- WHAT THE TASK REQUIRES
Would you give again, exactly as written, the lines from the opening of the records to the line with "Angel Di Maria, Shay Given and Richard Dunne", that line included and pictures excluded?

- PROVIDED DATA

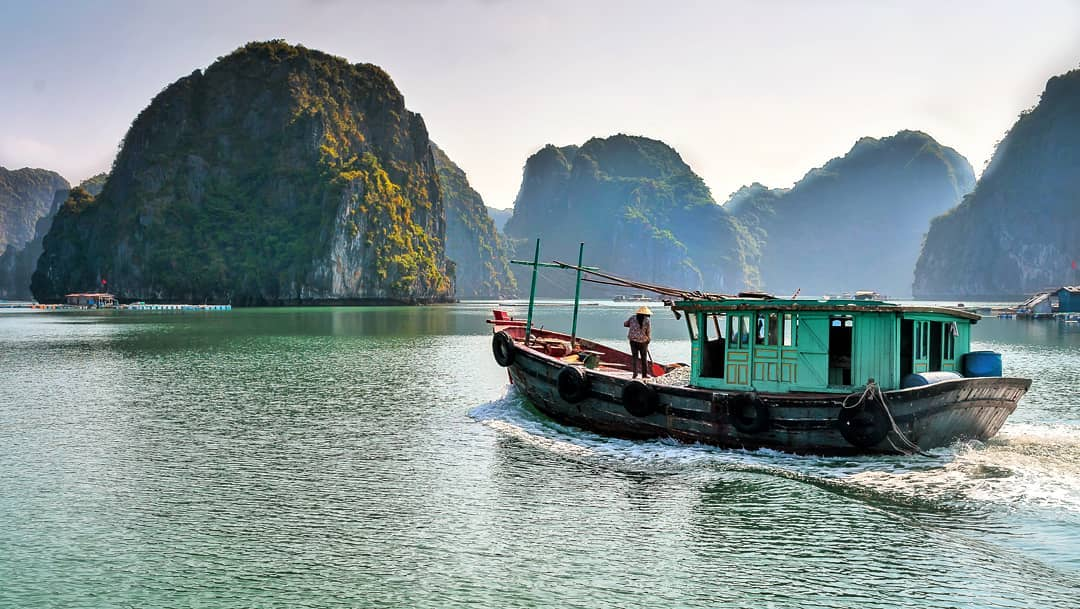 Get to Viet Hai village from Lan Ha Bay by boat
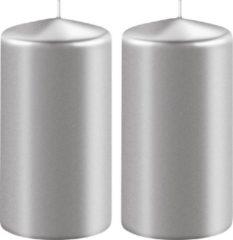 Enlightening Candles 2x Metallic zilveren cilinderkaarsen/stompkaarsen 6 x 12 cm 45 branduren - Geurloze kaarsen metallic zilver - Woondecoraties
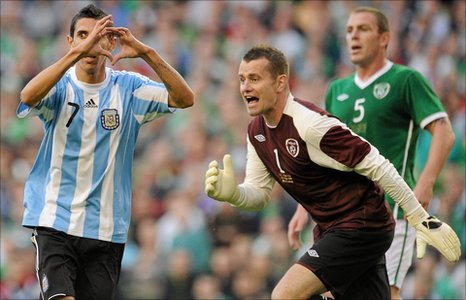 Angel Di Maria, Shay Given and Richard Dunne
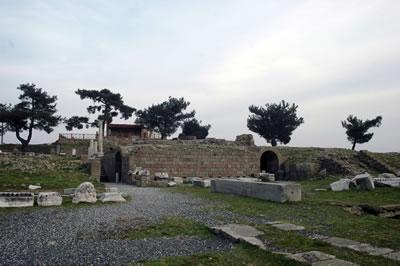 <p><strong>Resim  10.</strong> Asklepion  Tapınağının üç numaralı bakı noktasından günümüzdeki görünümü<br />  Fotoğraf: N.  E. Karabağ, Şubat 2016</p>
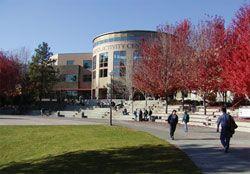 TRU Studenten und Campus   http://d1gns46gm3ntni.cloudfront.net/institutes/institute14450/1.jpg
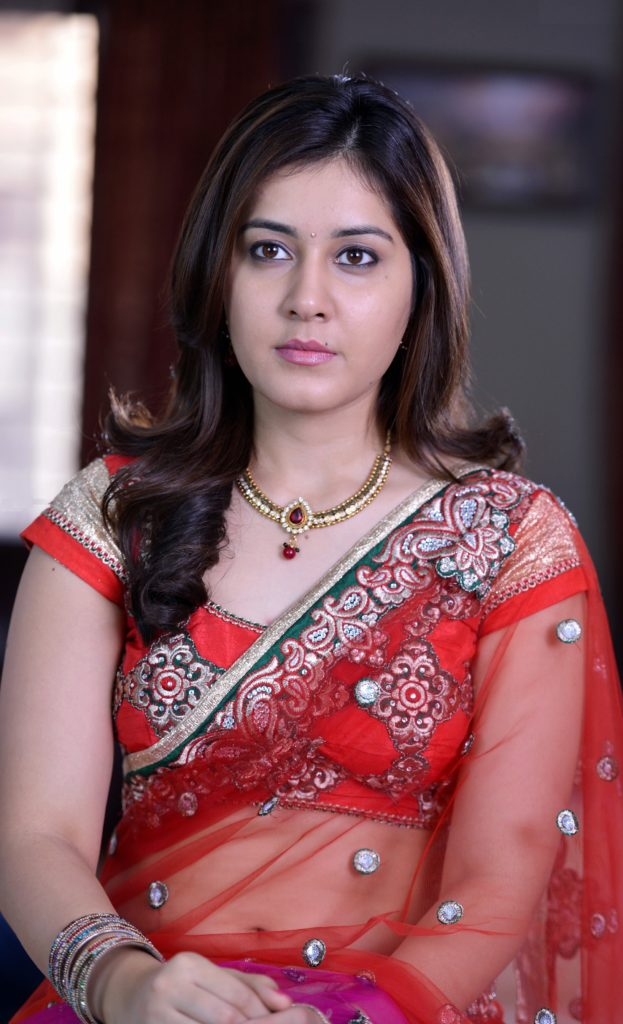 Rashi Khanna Spicy Navel Pics In Saree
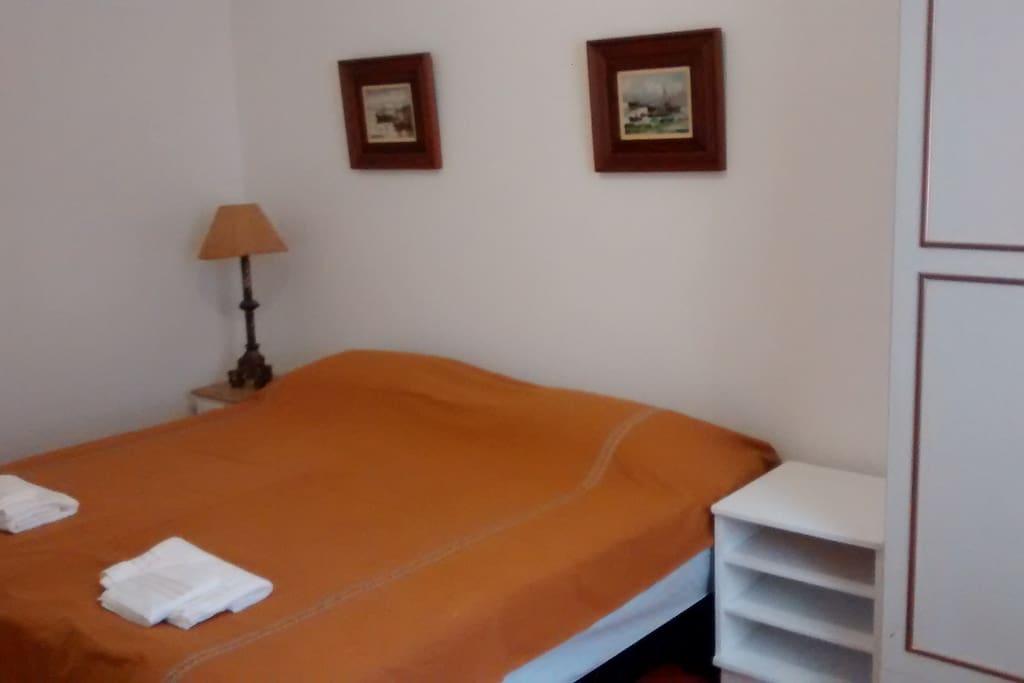 Quarto com duas camas juntas no formato casal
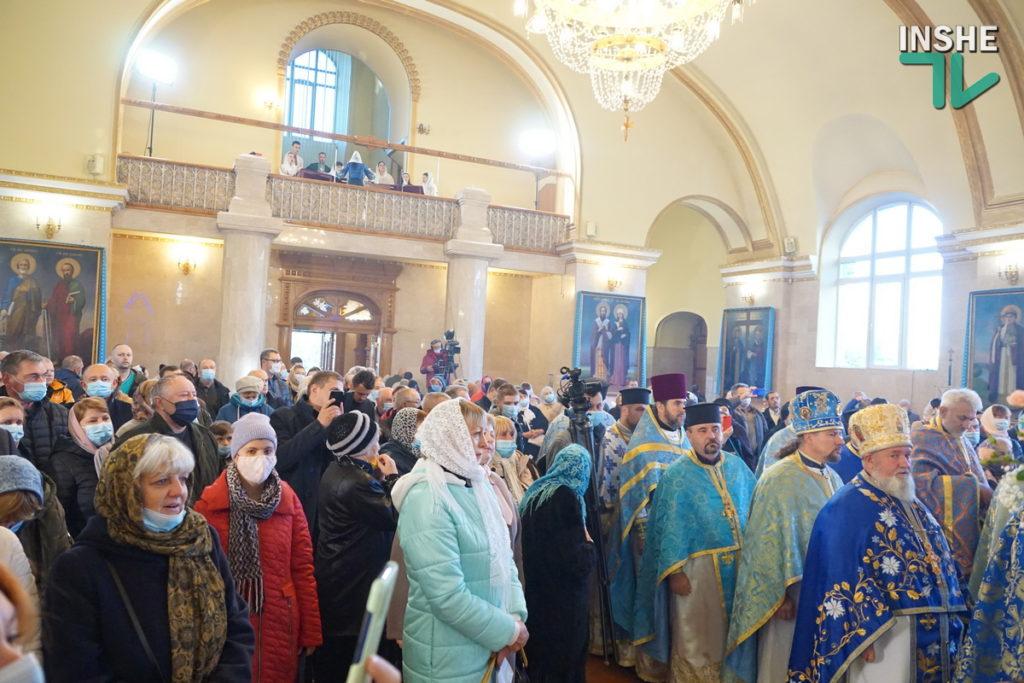 Предстоятель Украинской Православной Церкви Епифаний возглавил Божественную литургию в николаевском храме (ФОТО, ВИДЕО) 5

- ANSWER BELOW
 Get to Viet Hai village from Lan Ha Bay by boat
 Enlightening Candles 2x Metallic zilveren cilinderkaarsen/stompkaarsen 6 x 12 cm 45 branduren - Geurloze kaarsen metallic zilver - Woondecoraties
 Angel Di Maria, Shay Given and Richard Dunne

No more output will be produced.